O pedido = Copie o trecho do texto sobre a Fordlândia que vai de "Além de ignorar" até "filmes de Hollywood.", trocando "sirenes" por "apitos".

##### Fonte #####

Além de ignorar o ambiente, os administradores da Fordlândia também desconheciam o povo que o habitava. Os seringueiros eram sujeitos a horários fixos, anunciados por sirenes, tinham de portar crachás como se estivessem em escritório, eram alimentados por hambúrgueres que detestavam, moravam em casas pré-fabricadas e eram estimulados a participar de bailes e a assistir filmes de Hollywood.
Evidentemente que se revoltaram, revidaram contra os gerentes e só foram contidos pelo Exército. Mas o advento da borracha sintética acabou por sepultar a Fordlândia. A empresa foi indenizada em US$ 250 mil e abandonou o país. Deixou para trás milhares de casas em duas cidades, escolas e hospitais, portos e estradas, inúmeras instalações e 5 milhões de seringueiras.
Mas toda essa estrutura tornou residentes muitos dos antigos trabalhadores. No seu artigo, Pedro Moreira Salles diz que a exploração da Amazônia passou por duas fases, a do extrativismo e a da agropecuária. A primeira extrai recursos da floresta; a segunda extrai daquilo que deixou de ser floresta.

##### Informações mostradas #####

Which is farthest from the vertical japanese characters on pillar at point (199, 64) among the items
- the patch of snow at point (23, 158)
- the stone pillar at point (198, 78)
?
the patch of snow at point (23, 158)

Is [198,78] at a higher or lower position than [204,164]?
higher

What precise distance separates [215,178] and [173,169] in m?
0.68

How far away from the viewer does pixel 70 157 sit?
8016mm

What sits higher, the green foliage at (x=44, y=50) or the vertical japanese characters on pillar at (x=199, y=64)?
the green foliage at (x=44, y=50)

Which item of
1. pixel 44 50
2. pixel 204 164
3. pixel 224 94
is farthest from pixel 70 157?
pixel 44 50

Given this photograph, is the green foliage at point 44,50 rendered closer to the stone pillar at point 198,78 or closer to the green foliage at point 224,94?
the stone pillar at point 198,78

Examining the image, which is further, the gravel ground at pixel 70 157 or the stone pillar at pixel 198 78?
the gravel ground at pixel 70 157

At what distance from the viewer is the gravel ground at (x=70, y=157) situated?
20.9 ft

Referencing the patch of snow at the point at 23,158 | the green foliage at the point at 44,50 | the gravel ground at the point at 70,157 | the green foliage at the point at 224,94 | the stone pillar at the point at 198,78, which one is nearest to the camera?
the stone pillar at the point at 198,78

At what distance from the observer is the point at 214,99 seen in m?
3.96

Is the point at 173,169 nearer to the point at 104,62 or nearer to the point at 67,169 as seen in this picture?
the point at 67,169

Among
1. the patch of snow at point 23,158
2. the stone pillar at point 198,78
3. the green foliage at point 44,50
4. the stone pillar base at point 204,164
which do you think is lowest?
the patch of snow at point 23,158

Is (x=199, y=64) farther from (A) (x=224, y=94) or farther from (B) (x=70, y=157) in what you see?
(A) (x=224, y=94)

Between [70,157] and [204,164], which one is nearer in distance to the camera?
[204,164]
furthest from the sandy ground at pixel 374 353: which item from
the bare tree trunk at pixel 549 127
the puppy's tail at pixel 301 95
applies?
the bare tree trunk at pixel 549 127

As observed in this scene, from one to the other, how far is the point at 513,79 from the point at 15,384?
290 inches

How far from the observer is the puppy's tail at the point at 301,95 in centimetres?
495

#####

Resposta da tarefa =
Além de ignorar o ambiente, os administradores da Fordlândia também desconheciam o povo que o habitava. Os seringueiros eram sujeitos a horários fixos, anunciados por apitos, tinham de portar crachás como se estivessem em escritório, eram alimentados por hambúrgueres que detestavam, moravam em casas pré-fabricadas e eram estimulados a participar de bailes e a assistir filmes de Hollywood.